During a spring weed pulling, I noticed a tight bouquet of mushrooms in the middle of our mulch pile. Interesting, I thought, but continued weeding. The next day there were dozens and the day after that the entire mulch pile was covered with hundreds of mushrooms! It was a good example of something that had spread exponentially.
We thought the wine cap spores might have migrated from chips to mulch, though they were some distance from each other. Also, the mulch mushrooms were neither wine-colored nor were they caps. They were flat or nearly so, and tended toward various shades of beige. Kathleen contacted our mushroom guy, as guessing wrong about mushrooms can be deadly.
He said, yes, they were wine caps. The test is not color nor shape, but a toothed ring around the stem that looks like a very small, spiked dog collar. Wine caps often grow in mulch. Their spores were not borrowed from our wood chips; they were already in the mulch when delivered. They begin the color of merlot, but fade to beige as they mature. Wine caps that grow in the sunlight are unlikely to ever attain the wine color of those found in shade.
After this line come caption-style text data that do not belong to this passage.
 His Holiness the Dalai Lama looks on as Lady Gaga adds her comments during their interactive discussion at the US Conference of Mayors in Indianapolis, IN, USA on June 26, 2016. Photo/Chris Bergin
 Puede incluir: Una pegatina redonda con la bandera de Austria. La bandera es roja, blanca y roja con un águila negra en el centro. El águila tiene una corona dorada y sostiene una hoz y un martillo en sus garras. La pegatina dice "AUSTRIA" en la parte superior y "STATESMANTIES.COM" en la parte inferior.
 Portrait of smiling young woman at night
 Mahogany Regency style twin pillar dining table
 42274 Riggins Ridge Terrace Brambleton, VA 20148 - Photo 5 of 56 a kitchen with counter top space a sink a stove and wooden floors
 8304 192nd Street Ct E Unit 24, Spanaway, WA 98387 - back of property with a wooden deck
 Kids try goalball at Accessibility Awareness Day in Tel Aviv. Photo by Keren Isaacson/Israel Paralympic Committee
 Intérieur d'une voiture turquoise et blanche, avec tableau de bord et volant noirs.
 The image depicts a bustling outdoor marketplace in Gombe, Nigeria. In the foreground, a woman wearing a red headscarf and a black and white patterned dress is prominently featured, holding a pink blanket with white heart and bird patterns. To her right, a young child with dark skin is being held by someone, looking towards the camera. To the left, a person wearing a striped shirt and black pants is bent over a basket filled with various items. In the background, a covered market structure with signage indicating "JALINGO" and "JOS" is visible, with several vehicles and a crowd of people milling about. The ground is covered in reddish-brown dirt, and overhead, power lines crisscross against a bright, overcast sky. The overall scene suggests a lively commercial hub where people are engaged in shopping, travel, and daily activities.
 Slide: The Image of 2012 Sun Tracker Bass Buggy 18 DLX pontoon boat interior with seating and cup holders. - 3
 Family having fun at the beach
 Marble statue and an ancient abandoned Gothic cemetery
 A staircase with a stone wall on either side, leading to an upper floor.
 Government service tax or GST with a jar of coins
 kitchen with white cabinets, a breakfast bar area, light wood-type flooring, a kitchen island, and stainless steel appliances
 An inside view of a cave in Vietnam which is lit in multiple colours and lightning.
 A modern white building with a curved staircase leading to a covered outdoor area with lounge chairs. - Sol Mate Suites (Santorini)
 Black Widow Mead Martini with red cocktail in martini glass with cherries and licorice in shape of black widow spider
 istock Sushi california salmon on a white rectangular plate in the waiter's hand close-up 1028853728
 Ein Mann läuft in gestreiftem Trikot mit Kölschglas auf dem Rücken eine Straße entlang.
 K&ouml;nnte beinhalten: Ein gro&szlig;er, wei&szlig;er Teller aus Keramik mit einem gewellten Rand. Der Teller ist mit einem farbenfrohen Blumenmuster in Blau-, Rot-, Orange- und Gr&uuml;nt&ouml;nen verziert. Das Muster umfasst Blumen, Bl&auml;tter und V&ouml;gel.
When I searched “wine cap” on line I found photographs of a wide variety of shapes and colors. It was hard to understand what, if anything, other than the dog collar, made them of the same family. They vary greatly in size. Some are called Godzilla mushrooms or Garden Giants. These can weigh over a pound, with a diameter of over a foot.
The day after we discovered our mulched bounty, we found two wine-colored wine caps emerging from our wood chips, perhaps embarrassed to have been beaten to the punch by the lowly mulch pile.
* Warning: Please do not pick & eat mushrooms, or any other forest plant, without the advice of an expert.